Start with a hello world
smali code and dex are inextricably linked. Start with the simplest dex file hello world and learn the structure of the whole dex file
.class public LHelloWorld; .super Ljava/lang/Object; .method public static main([Ljava/lang/String;)V .registers 2 sget-object v0, Ljava/lang/System;->out:Ljava/io/PrintStream; const-string v1, "Hello World!" invoke-virtual {v0, v1}, Ljava/io/PrintStream;->println(Ljava/lang/String;)V return-void .end method
Take the above smali code as an example
D:\Android\tools>java -jar smali.jar -o classes.dex HelloWorld.smali
Then convert the smali code into a dex file and make it into a compressed package named HelloWorld zip
Ensure that the adb and simulator are successfully connected
Then upload the packaged zip file to the simulator
Then execute the dex file, and you can see that Hello World has been successfully printed
Dex file structure
Dex files can be divided into three main blocks:
- Dex header
- Arrays of various data, including string type methods and prototype field methods
- Class data
File header
First, let's look at the header
The total size is 0x70 bytes, and there are four more important fields
- dex_magic: indicates the file ID and characteristic string of the DEX file
- Checksum: checksum, which calculates the 32-bit hash value of the file (from field 3 to the end of the file)
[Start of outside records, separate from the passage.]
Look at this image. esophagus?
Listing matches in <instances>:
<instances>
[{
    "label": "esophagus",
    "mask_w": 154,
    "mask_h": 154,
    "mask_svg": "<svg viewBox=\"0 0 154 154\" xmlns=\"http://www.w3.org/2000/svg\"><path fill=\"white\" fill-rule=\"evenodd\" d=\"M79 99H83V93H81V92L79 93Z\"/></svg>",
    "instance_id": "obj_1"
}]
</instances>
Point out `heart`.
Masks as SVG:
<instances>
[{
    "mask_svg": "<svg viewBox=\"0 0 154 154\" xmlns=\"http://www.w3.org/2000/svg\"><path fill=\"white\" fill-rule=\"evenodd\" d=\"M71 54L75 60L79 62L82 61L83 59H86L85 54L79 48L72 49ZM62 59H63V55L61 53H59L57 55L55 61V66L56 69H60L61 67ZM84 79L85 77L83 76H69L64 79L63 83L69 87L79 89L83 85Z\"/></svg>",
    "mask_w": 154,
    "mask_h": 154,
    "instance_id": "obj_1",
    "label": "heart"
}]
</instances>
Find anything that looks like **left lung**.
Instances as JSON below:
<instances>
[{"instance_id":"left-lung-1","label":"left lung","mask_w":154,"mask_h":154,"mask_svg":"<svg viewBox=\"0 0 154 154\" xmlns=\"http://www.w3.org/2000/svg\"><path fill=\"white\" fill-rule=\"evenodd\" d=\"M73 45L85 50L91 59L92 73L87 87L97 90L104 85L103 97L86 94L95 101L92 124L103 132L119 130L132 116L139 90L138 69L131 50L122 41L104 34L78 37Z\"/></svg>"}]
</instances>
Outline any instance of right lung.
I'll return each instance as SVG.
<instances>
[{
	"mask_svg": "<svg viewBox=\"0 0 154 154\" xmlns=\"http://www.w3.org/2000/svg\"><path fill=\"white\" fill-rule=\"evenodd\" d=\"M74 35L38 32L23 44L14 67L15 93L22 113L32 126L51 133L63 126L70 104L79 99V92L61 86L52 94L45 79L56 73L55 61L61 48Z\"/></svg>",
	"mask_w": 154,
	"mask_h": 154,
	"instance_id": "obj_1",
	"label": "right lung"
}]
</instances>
- signature: indicates sha1. Hash the file (from field 4 to the end of the file)
- file_size: indicates the file size
In addition to these four fields, there are other fields in the file header
- header_size: dex header size
- endian_tag: data arrangement method - small end method
Size and offset of various tables
- string_ids_size and string_ids_off, the size and offset of the string table
- type_ids_size and type_ids_off, the size and offset of the type table
- proto_ids_size and proto_ids_off, the size and offset of the field table
- class_defs_size and class_defs_off, the size and offset of the class data table
Array of various data
The second part of the dex file is an array of various data, including string type methods, prototype field methods
String table
String table item is the offset of a string data, and the offset points to a string_data structure. string_ There are two fields in the data structure
Field 1: string length. The data type is uleb128. It is a unique variable length data type in Android
Field 2: store data, string ends with 0
Type table
Type table, which stores an index value and points to a string table
For example, an index value of 3 indicates a string. The subscript of 3 in the table points to the string L/java/lang/Object.
Prototype table
The prototype table stores the description information of each part of the function prototype. Including short_idx, return_type_idx, parameters_off, and finally an array subscript pointing to the string table.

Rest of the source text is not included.